Без тепла человеческих, пусть и чужих, тел, всё здесь кажется еще более странным и холодным, выбеленным до ненастоящей стерильности. Но постепенно зрение проясняется, и она видит надпись на полу.
«Вечность».
А потом проявляются и другие детали.
Крючки на потолке.
Острые иглы на подлокотниках.
Прячущийся под днищем кожаный ремень.
Несколько изогнутых железных деталей, при взгляде на которые она краснеет и чувствует ненужное сейчас возбуждение.
Классическая загадка на открывание двери помноженная на отвлекающую обстановку.
Пальцы дрожат, когда она ощупывает иглы, уже понимая, куда необходимо нажать, когда соединяет ремень с крючьями, когда примеряет друг к другу части головоломки… И, постепенно, дыхание становится ровным, а действия — точными до скупости. Появляется и азарт — азарт действительно достигнуть поставленной задачи. Но азарт холодный, подкрепленный уверенностью, а не эмоциями, ведущий строго прямо и никак иначе…
Щелчок открывающейся двери, которую до той поры заметить было не возможно, воспринимается не как награда, а как закономерное развитие событий.
И роскошь следующего помещения — тоже.
И поклонение подданных, умопомрачительный аромат блюд, сотни тысяч цветочных лепестков и кубки, кубки, кубки, каждый из которых обещает власть, деньги, счастье, любовь, долголетие, успех, удовольствие…
И есть среди них один. Особенный. Ключ ко всему.
Она чувствует — если выпьет из него, то откроется последняя дверь. Она выберется, наконец, отсюда.
Хватает, пьет, наплевав, что кроваво-красный напиток течет по ее пересохшим губам, по шее, заливается в ложбинку, щекочет соски, собираясь огненной лужицей на бедрах…
Растерянно моргает и оглядывает идеально чистую рубашку, такую же свежую и отглаженную, как и когда она пришла.
Ставит бокал и отодвигает бархатную ширму.
Там и правда — конец всему.
А еще зеркало.
Какое-то время она смотрит на себя — шумно дышащую, чуть бледную, с блестящими глазами… А потом мотает головой и делает несколько шагов назад, возвращается в ту комнату… которой уже нет…

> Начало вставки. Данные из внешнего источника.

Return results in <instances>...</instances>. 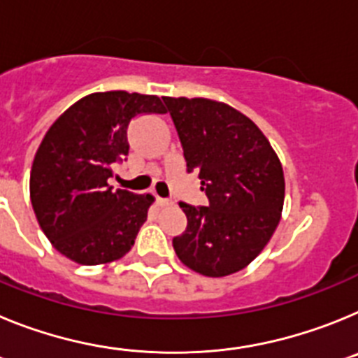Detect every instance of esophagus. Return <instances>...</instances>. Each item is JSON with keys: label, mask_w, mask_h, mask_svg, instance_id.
Masks as SVG:
<instances>
[{"label": "esophagus", "mask_w": 358, "mask_h": 358, "mask_svg": "<svg viewBox=\"0 0 358 358\" xmlns=\"http://www.w3.org/2000/svg\"><path fill=\"white\" fill-rule=\"evenodd\" d=\"M156 202H157V206H169V204H172L170 199H163V197H156Z\"/></svg>", "instance_id": "esophagus-1"}]
</instances>
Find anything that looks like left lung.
<instances>
[{
    "mask_svg": "<svg viewBox=\"0 0 358 358\" xmlns=\"http://www.w3.org/2000/svg\"><path fill=\"white\" fill-rule=\"evenodd\" d=\"M188 172H199L208 206L179 202L188 224L172 240L202 276L238 273L264 251L285 199L283 169L264 132L240 110L208 98L163 96Z\"/></svg>",
    "mask_w": 358,
    "mask_h": 358,
    "instance_id": "obj_1",
    "label": "left lung"
}]
</instances>
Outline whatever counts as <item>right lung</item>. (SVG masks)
Wrapping results in <instances>:
<instances>
[{"instance_id":"right-lung-1","label":"right lung","mask_w":358,"mask_h":358,"mask_svg":"<svg viewBox=\"0 0 358 358\" xmlns=\"http://www.w3.org/2000/svg\"><path fill=\"white\" fill-rule=\"evenodd\" d=\"M150 113H164L154 94H87L41 141L30 172L31 206L44 235L69 260L107 264L134 245L154 197L113 192L107 179L129 154L131 120Z\"/></svg>"}]
</instances>
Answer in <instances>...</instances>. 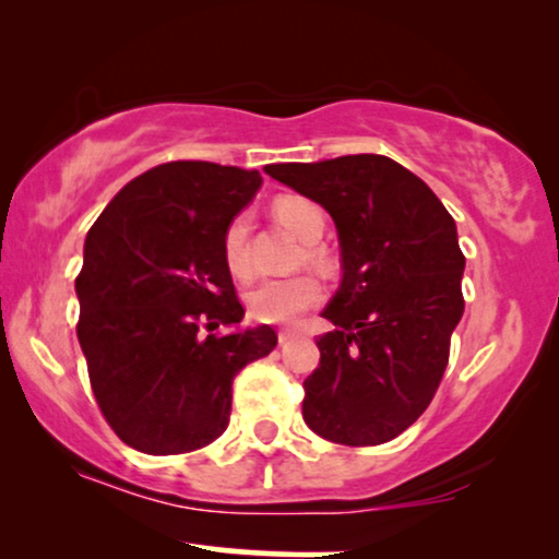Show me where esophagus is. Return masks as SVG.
<instances>
[{"instance_id":"34e87169","label":"esophagus","mask_w":559,"mask_h":559,"mask_svg":"<svg viewBox=\"0 0 559 559\" xmlns=\"http://www.w3.org/2000/svg\"><path fill=\"white\" fill-rule=\"evenodd\" d=\"M295 338V331L293 328H282V331L277 333V341H280V346H285L287 341H293Z\"/></svg>"}]
</instances>
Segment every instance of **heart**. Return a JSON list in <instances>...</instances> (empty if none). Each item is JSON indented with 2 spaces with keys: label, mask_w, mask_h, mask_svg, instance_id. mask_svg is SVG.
Listing matches in <instances>:
<instances>
[{
  "label": "heart",
  "mask_w": 559,
  "mask_h": 559,
  "mask_svg": "<svg viewBox=\"0 0 559 559\" xmlns=\"http://www.w3.org/2000/svg\"><path fill=\"white\" fill-rule=\"evenodd\" d=\"M274 213H277L280 224L289 228V231L305 243L318 241L325 228L323 211H320L312 201H308V198H280V201L274 203ZM247 213L234 216L231 224H228L224 231L226 266L241 280H247L251 274V264L247 257ZM308 259L320 262V254L316 249H308ZM243 300H247L249 318L259 320V323H293L300 312L312 308V305L320 300V282L312 277V274H293V277L282 280H264L251 287Z\"/></svg>",
  "instance_id": "b5f03b06"
}]
</instances>
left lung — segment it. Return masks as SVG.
I'll list each match as a JSON object with an SVG mask.
<instances>
[{
    "label": "left lung",
    "instance_id": "left-lung-1",
    "mask_svg": "<svg viewBox=\"0 0 559 559\" xmlns=\"http://www.w3.org/2000/svg\"><path fill=\"white\" fill-rule=\"evenodd\" d=\"M331 213L343 280L323 318L320 364L305 379L302 417L341 445L402 435L438 392L450 335L463 318L465 257L440 198L394 159L346 155L266 165Z\"/></svg>",
    "mask_w": 559,
    "mask_h": 559
}]
</instances>
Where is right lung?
I'll return each mask as SVG.
<instances>
[{
  "label": "right lung",
  "mask_w": 559,
  "mask_h": 559,
  "mask_svg": "<svg viewBox=\"0 0 559 559\" xmlns=\"http://www.w3.org/2000/svg\"><path fill=\"white\" fill-rule=\"evenodd\" d=\"M262 186L257 170L178 159L127 182L91 226L75 277V333L98 409L129 448L178 455L226 430L231 384L277 346L243 308L224 231Z\"/></svg>",
  "instance_id": "obj_1"
}]
</instances>
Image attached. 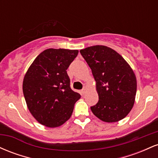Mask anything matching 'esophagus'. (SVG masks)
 <instances>
[{"label": "esophagus", "instance_id": "esophagus-1", "mask_svg": "<svg viewBox=\"0 0 158 158\" xmlns=\"http://www.w3.org/2000/svg\"><path fill=\"white\" fill-rule=\"evenodd\" d=\"M81 94H85V92H86V89H85V88H83V89L81 90Z\"/></svg>", "mask_w": 158, "mask_h": 158}]
</instances>
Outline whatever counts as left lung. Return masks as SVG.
<instances>
[{"mask_svg": "<svg viewBox=\"0 0 158 158\" xmlns=\"http://www.w3.org/2000/svg\"><path fill=\"white\" fill-rule=\"evenodd\" d=\"M96 81L99 101L90 107L96 117L107 123L121 120L134 106L137 80L126 61L113 49L95 45L80 50Z\"/></svg>", "mask_w": 158, "mask_h": 158, "instance_id": "8db88e82", "label": "left lung"}]
</instances>
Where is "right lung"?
Masks as SVG:
<instances>
[{"instance_id":"1","label":"right lung","mask_w":158,"mask_h":158,"mask_svg":"<svg viewBox=\"0 0 158 158\" xmlns=\"http://www.w3.org/2000/svg\"><path fill=\"white\" fill-rule=\"evenodd\" d=\"M78 52L77 50L47 49L35 58L25 75L23 92L28 109L45 126L64 124L81 97L70 88L67 73Z\"/></svg>"}]
</instances>
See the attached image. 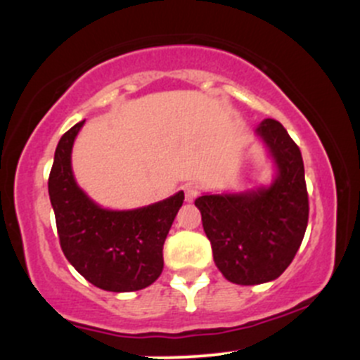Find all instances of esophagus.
Instances as JSON below:
<instances>
[{"label": "esophagus", "mask_w": 360, "mask_h": 360, "mask_svg": "<svg viewBox=\"0 0 360 360\" xmlns=\"http://www.w3.org/2000/svg\"><path fill=\"white\" fill-rule=\"evenodd\" d=\"M183 191H184V198H186V202H193L195 198L198 197V193H200V188H198L197 184L190 183V184H184Z\"/></svg>", "instance_id": "obj_1"}]
</instances>
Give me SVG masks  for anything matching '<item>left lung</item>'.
Returning a JSON list of instances; mask_svg holds the SVG:
<instances>
[{"label":"left lung","instance_id":"left-lung-1","mask_svg":"<svg viewBox=\"0 0 360 360\" xmlns=\"http://www.w3.org/2000/svg\"><path fill=\"white\" fill-rule=\"evenodd\" d=\"M277 165L268 188L238 195H203V231L214 263L233 284L256 285L275 281L296 256L308 224V191L301 151L277 120L256 129Z\"/></svg>","mask_w":360,"mask_h":360}]
</instances>
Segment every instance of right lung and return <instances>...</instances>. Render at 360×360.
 Wrapping results in <instances>:
<instances>
[{"label":"right lung","mask_w":360,"mask_h":360,"mask_svg":"<svg viewBox=\"0 0 360 360\" xmlns=\"http://www.w3.org/2000/svg\"><path fill=\"white\" fill-rule=\"evenodd\" d=\"M85 120L57 144L49 177L60 249L69 263L96 288L130 292L148 288L163 270V244L183 205L184 193L134 210H108L76 184L71 150Z\"/></svg>","instance_id":"right-lung-1"}]
</instances>
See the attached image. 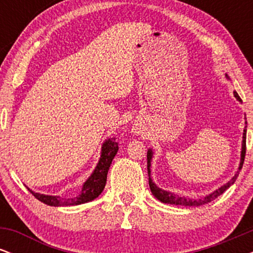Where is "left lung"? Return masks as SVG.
Here are the masks:
<instances>
[{
	"instance_id": "8db88e82",
	"label": "left lung",
	"mask_w": 253,
	"mask_h": 253,
	"mask_svg": "<svg viewBox=\"0 0 253 253\" xmlns=\"http://www.w3.org/2000/svg\"><path fill=\"white\" fill-rule=\"evenodd\" d=\"M234 96L238 101H242V98L239 97V95H238L237 91L233 92ZM245 153H246V127L245 129H244V134H243V147H242V159H240V165H239V170L237 171V173L234 175L233 178L231 179L228 183H226L225 185H222L221 188H219V189L214 191V193L210 194L208 196H205L202 197V199H187V197H181V196H177L175 194L172 193H169V191H165L163 189H161V188H158L155 183L152 182V179H151L150 177V173H151V170H150V167H151V159H152V151L149 150L147 151V172H149V184H150V189L152 191V194L155 195L157 199L159 200V201H162L163 203H170V205H177V206H194V207H197V206H202V205H206V203H210L213 201V200H215L217 196H220L221 194L225 191L226 189H228L229 187H231L232 184H233L234 182H236L238 175H239L240 170H242L243 168V164H244V159H245Z\"/></svg>"
}]
</instances>
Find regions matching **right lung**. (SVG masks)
Masks as SVG:
<instances>
[{"instance_id": "add662e5", "label": "right lung", "mask_w": 253, "mask_h": 253, "mask_svg": "<svg viewBox=\"0 0 253 253\" xmlns=\"http://www.w3.org/2000/svg\"><path fill=\"white\" fill-rule=\"evenodd\" d=\"M119 150L118 143L115 138L108 139L102 146V152H101V158L98 161L97 167L95 168L94 172L86 179L82 187V191L77 197L74 199H62L59 196H48L38 194L28 189L36 199L45 203V205L53 206V207H59V206H76L82 205V203L92 201L94 199L100 195L104 189V185L107 182V173H108L109 167L112 164L113 158L117 155Z\"/></svg>"}]
</instances>
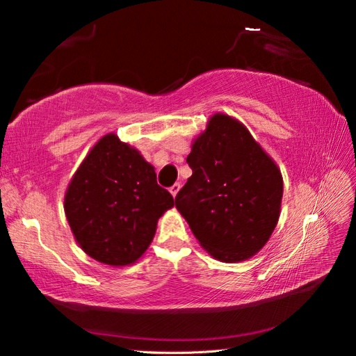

— Майя Александровна? Вы уложились в пятьдесят восемь минут. Поздравляю.
Любезный голос администратора, отдаленный шум чужих голосов, привычная обстановка.
Я какое-то время моргаю, как человек, вытащенный на свет из темноты, а потом заторможенно киваю.
— И вам просили передать это, когда вы выйдете, — она протягивает свернутую бумажку.
— Не стоит. Я знаю что там.
Я и правда знаю.
И даже осознаю, что вообще все это было.
Потому отодвигаю от себя лепечущую блондинку, выхожу в общий холл, потом дальше и дальше, останавливаясь только на улице, где, наконец, глубоко вдыхаю вечерний свежий воздух и достаю телефон.